Dei um murro de leve em seu ombro.

— Meu deus eu consigo imaginar isso — falei rindo — você é podre

— O pior foi que ela teve uma cãibra na perna enquanto me dava —  ele riu. — Maíra não tinha tesão em mim nem eu nela, não como no início e aquele dia, não sei explicar estavamos bebendo, e falando sobre os nossos melhores sexos com outros e do nada aconteceu, na mesa de bilhar do moto clube... Aí nove meses depois veio o presentão. — ele deu uma pausa leve — Acho que queriamos bater nosso recorde do melhor sexo.
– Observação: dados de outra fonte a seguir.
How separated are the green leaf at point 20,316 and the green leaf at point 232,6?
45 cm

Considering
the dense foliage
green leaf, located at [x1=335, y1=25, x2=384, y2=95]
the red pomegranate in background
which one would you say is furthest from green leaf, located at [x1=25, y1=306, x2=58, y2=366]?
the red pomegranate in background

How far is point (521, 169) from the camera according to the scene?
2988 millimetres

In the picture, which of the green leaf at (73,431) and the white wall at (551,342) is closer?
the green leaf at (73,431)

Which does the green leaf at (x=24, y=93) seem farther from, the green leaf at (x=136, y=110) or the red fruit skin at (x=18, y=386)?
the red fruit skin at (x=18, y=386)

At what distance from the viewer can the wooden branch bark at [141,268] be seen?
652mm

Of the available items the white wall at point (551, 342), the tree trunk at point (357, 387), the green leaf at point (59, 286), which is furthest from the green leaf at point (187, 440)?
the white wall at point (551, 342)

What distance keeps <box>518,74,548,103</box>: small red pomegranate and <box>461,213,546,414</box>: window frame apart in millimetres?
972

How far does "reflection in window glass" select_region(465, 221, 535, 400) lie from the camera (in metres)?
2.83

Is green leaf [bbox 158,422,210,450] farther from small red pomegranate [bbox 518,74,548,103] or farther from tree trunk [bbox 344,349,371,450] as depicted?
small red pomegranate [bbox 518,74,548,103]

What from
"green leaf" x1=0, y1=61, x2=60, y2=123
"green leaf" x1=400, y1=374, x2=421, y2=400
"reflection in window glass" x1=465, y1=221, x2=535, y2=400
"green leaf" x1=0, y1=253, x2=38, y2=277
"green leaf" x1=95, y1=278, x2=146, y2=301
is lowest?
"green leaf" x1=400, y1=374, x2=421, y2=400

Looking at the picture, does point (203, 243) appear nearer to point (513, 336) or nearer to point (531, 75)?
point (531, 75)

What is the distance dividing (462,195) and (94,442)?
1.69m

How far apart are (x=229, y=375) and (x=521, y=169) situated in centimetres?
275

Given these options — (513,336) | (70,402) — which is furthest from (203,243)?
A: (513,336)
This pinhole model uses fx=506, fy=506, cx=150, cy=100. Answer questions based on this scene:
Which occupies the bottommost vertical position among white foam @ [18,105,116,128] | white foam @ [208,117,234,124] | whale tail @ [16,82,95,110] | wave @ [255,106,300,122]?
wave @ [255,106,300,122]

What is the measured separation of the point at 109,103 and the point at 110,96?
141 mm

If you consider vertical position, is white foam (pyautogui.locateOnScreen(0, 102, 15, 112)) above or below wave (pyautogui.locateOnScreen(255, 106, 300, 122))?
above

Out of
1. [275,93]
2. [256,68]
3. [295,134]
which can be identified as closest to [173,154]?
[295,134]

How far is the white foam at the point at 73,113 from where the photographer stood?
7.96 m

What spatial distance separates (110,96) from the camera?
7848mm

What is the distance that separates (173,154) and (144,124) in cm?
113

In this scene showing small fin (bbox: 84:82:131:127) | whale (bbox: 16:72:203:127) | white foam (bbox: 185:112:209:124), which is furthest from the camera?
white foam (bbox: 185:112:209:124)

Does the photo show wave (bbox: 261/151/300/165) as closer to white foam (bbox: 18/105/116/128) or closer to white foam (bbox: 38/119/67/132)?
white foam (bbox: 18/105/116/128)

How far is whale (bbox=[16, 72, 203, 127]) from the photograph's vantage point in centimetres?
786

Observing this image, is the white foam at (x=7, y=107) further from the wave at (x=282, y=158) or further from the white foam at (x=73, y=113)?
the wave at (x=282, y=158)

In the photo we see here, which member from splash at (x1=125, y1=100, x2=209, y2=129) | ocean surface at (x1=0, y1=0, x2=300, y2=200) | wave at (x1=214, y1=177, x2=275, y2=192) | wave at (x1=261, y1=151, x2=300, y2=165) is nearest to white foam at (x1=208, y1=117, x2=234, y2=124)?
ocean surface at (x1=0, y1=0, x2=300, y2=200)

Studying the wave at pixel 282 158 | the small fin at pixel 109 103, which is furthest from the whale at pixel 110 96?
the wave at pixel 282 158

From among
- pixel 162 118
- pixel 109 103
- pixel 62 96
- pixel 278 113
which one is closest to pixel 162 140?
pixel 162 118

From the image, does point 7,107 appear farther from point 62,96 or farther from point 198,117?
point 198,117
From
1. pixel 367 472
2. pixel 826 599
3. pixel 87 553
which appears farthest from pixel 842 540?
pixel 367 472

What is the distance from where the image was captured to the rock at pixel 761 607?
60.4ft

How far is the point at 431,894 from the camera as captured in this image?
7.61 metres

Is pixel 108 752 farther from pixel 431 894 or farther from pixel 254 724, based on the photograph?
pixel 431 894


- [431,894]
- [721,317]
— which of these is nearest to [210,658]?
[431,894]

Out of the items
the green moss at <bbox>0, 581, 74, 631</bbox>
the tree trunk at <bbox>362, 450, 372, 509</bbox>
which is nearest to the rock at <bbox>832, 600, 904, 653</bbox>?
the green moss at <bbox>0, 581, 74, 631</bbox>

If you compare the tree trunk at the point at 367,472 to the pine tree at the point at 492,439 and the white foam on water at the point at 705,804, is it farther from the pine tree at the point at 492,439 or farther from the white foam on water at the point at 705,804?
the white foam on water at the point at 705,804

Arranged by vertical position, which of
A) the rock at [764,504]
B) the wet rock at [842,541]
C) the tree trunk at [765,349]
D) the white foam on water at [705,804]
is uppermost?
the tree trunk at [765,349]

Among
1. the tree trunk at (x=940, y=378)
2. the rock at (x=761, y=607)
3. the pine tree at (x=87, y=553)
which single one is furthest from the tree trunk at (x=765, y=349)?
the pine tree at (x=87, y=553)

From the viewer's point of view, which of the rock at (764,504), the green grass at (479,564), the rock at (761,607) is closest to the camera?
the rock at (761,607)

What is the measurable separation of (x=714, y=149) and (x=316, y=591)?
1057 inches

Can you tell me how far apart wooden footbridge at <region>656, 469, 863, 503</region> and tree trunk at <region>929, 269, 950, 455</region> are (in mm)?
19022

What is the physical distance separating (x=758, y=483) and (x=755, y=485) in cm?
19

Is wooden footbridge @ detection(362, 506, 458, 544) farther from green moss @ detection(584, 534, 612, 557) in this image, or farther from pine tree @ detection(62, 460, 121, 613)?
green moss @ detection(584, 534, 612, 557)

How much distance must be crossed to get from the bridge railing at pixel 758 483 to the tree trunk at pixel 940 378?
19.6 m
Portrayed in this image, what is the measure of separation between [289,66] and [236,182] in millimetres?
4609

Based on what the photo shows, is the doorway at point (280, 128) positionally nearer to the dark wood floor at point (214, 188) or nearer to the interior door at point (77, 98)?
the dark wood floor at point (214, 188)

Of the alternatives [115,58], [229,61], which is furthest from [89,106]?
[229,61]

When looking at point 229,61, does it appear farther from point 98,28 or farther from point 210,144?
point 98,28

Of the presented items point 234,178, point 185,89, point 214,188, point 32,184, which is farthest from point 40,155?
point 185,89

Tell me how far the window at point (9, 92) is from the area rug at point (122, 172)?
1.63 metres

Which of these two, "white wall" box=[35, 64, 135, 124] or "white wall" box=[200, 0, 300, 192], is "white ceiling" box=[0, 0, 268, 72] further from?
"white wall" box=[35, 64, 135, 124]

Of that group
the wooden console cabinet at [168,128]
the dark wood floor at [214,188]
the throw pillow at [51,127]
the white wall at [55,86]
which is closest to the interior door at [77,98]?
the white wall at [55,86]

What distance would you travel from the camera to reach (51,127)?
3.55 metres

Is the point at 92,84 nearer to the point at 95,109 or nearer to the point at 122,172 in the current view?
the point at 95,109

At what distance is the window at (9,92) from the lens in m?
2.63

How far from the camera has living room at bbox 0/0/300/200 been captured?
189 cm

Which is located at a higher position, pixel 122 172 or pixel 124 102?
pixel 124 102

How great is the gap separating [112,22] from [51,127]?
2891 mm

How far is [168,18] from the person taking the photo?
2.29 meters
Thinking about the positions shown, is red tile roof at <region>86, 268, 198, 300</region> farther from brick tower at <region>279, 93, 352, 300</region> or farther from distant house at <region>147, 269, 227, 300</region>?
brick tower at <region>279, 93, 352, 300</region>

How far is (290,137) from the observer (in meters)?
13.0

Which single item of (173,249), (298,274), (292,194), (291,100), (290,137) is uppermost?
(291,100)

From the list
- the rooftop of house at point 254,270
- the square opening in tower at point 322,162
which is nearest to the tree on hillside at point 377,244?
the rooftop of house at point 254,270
— Maíra sempre foi muito louca né...

— Mas ela era apaixonada por ti... E eu também. Acho que a gente só se uniu por saudade de você. Ela sabia que eu sentia sua falta, as vezes ficavamos vendo fotos suas...as antigas. Se ela estivesse viva acho que eu ia ter de mata-la para poder ficar contigo. 

Eu ri, ele também.
Se aproximou do meu corpo me aninhando em seu braço.

— Ficar comigo... — Falei baixinho — O que os outros pensariam?

Ele deu os ombros.

— Chega uma hora na vida que os outros são só os outros, eles podem falar, mas nunca vão viver sua felicidade, nunca vão saber o gosto que ela tem, então minha unica preocupação seria saber se você se sentiria feliz estando comigo. Digo como um casal sabe? Quero cuidar de você, e de todo o resto.

Era estranho pensar a respeito.
Ao mesmo tempo que era estranho fazia sentido, afinal, qual o sentido em ser quem você é se você não puder ser quem quer ser, e só o que os outros querem ver?
No final, a vida de todos chegará ao final e ficara esperando sua felicidade chegar? Ou esperando que as pessoas falam para entender que sua felicidade esta em si mesmo?
Merda eu tinha que viver isso Rick e eu éramos melhores amigos e acho que nos dariamos bem mesmo que essa ideia me parecesse descabida.
Não que fosse descabido, mas homens são treinados a entender que o amor é quase nulo e que é apenas um sentimento descartável. Oh, se todos os homens se ouvissem, se todos eles souberem que sentir é algo bonito, que estar com quem ama é algo que realmente importa, que não vestir camisetas que a sociedade espera que você vista é menos importante do que querer ser quem você é, em que mundo estaríamos vivendo se todos tivessem a consciência que suas vontades são só suas e que as dos outros são só a dos outros, e não querer executar as vontades alheias pode ser uma vontade sua?